It was the latest bizarre twist in a mystery that has taken a number of hairpin turns.
NTSB Chairman Jim Hall said yesterday that between the flight data recorder and the cockpit voice recorder - both recovered in recent days from the depths of the Atlantic - there was enough evidence to answer many of the questions about why the Cairo-bound Boeing 767 plummeted into the ocean south of Nantucket, killing all 217 people aboard.
"We are concentrating our efforts on determining from the evidence, including [the voice recorder], whether or not this investigation is to remain under the leadership of the NTSB," Hall said at a news conference.
The only U.S. agency that has taken over such investigations is the FBI. Officials of that agency were as cryptic as Hall late yesterday about their possible growing involvement. Hall reportedly discussed the case yesterday with FBI Director Louis Freeh and briefed White House officials by phone.
"There are constant discussions between ourselves and the NTSB. There certainly have been discussions during the course of the day," FBI spokesman Joe Valiquette said from the agency's New York field office, which is coordinating law enforcement efforts in the crash.
"We all agree that the [cockpit voice recorder] needs further analysis before a decision is made," he said.
Hall would not say what was on the voice recorder, except that it was difficult to decipher because it was in a foreign language. He said that "more translating and interpreting resources" had been brought in and that investigators were working to correlate the timing of the events captured on the two recorders.
ABC News reported last night that at one point on the tape, the pilot appeared to have left the cockpit and that a voice believed to be the copilot's made a religious statement that is translated as "going into death." CBS News, in a similar report, said that the statement could be a prayer but that there was no agreement on what the prayer meant.
Normally, in major commercial airliner crashes, the FBI is part of the initial investigative team, with the NTSB taking the lead. If no sign of a crime emerges, the FBI backs away. The two agencies clashed in 1996 over which should lead the inquiry into the crash of TWA Flight 800 off Long Island, N.Y. - a crash initially suspected to involve criminal activity but now considered to have been the result of a mechanical problem.
For the first two weeks of the EgyptAir investigation, FBI officials had said they had no evidence pointing to the need for a criminal investigation.
That appeared to change after a more careful assessment of the voice recorder, following an initial report Sunday evening that the 311/2-minute tape produced no immediate conclusions as to what went wrong.
Bill Hendricks, who was a top crash investigator for the NTSB for 25 years and a high-ranking Federal Aviation Administration official for eight years, said Hall's comments yesterday "make one think that something's afoot."
"It's unusual," Hendricks said. "It would indicate to me that there's some doubt in their minds what happened, that there very well may be some criminal act committed on that airline."

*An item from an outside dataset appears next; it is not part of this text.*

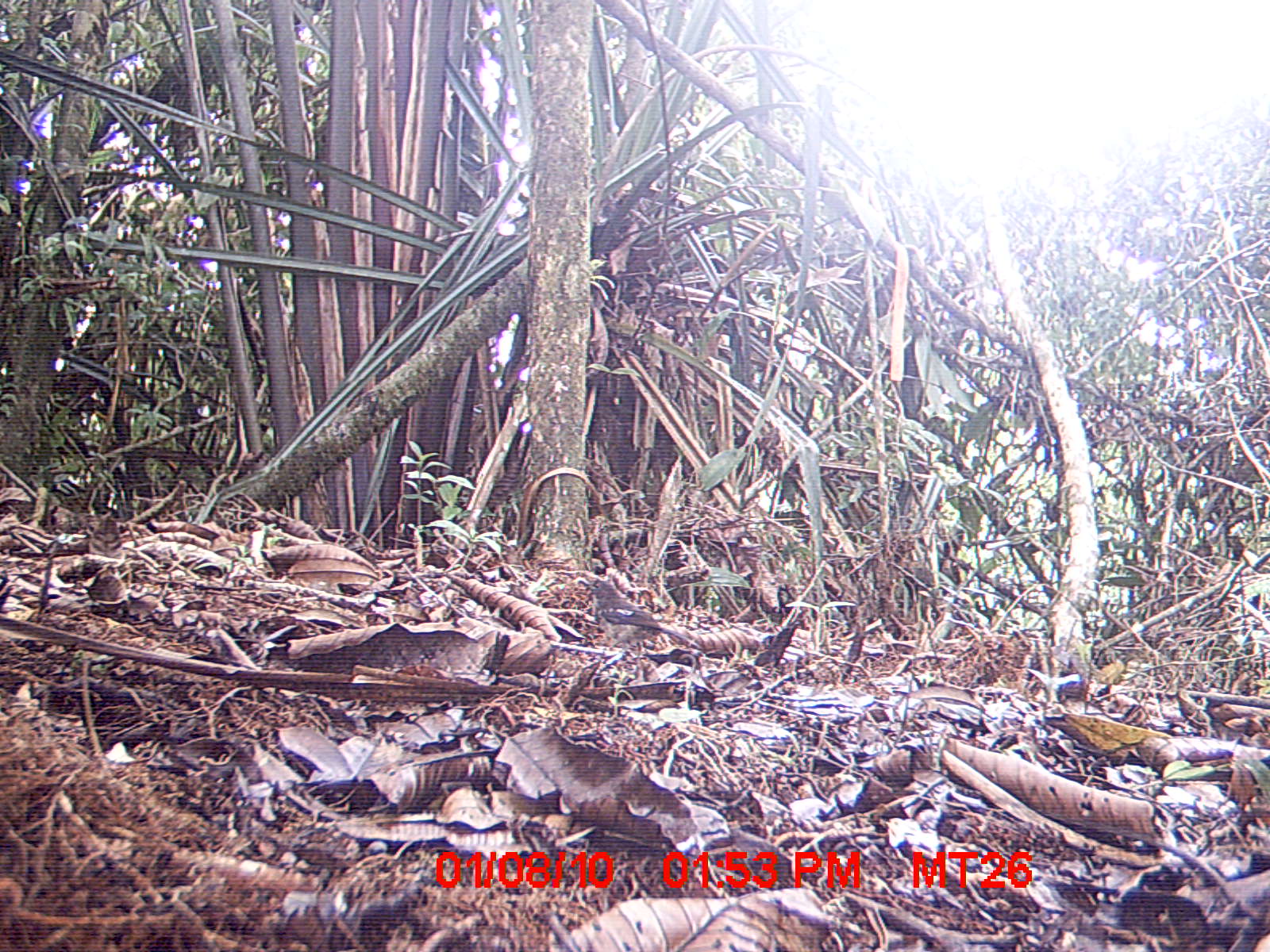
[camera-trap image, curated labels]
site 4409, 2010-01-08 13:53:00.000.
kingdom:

"It certainly, at the very least, raises a question of whether there was a crime in-flight," Hendricks said.
And Thomas Farrier, a former military pilot and crash investigator, said that from what the NTSB was saying, "I would be betting on [the FBI] playing a larger role" in the investigation.
The last time the NTSB handed over an investigation into a fatal airliner accident was in the 1987 crash of a Pacific Southwest Airlines commuter jet from Los Angeles to San Francisco, NTSB spokesman Ted Lapatkiewicz said.

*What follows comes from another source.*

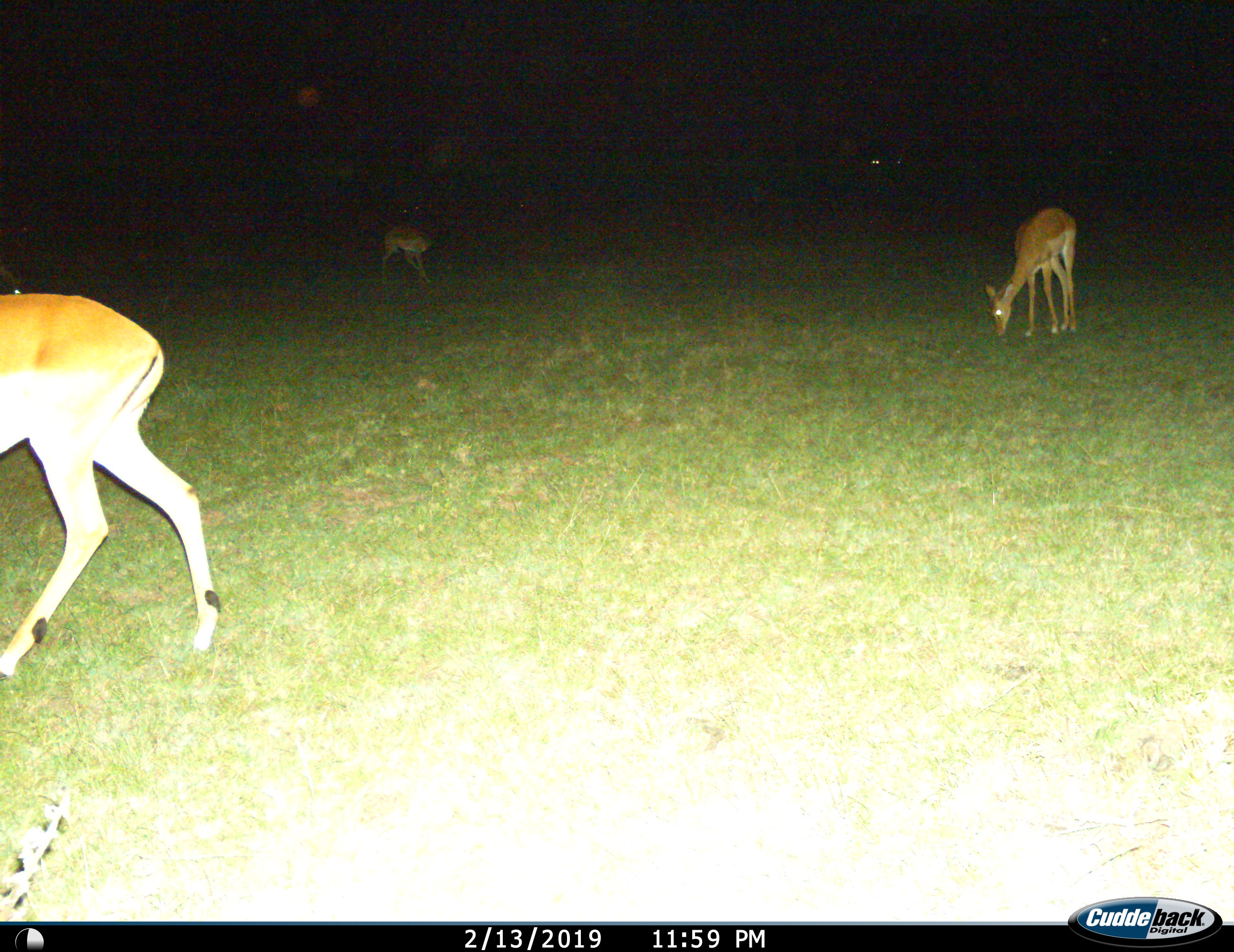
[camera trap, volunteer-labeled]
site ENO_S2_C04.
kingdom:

On that flight, a disgruntled airline employee, who wrote a suicide note on an airsickness bag, shot a colleague and then killed the pilot and copilot, sending the airplane into a fatal plunge that killed all 43 people aboard, according to the FBI.
Flight 990 was flying normally at 33,000 feet about half an hour out of John F. Kennedy Airport in New York City when the autopilot - which normally runs airliners - was suddenly disconnected. The Boeing 767 went into an unusually deep 40-degree dive and hit speeds of 716 m.p.h., creating stresses that could break the airplane apart. Then the slope of the dive diminished, both engines were shut down, and the two rear elevators that point the nose of the airplane were jammed in opposite directions.
The flight data recorder stopped gathering information after the airplane's engines were cut off because there was no more electricity. But radar data showed the jet dropping to 16,700 feet, then climbing back up to 24,000 feet before a final plunge and break-up.
Also yesterday, a judge in Rhode Island, where the investigation has been headquartered, cleared the way for issuing death certificates to relatives of the EgyptAir victims. The certificates will say that each victim is presumed dead.
The decision will help families avoid lengthy delays while dealing with banks on victims' mortgages, estate issues and other financial matters, legal experts said.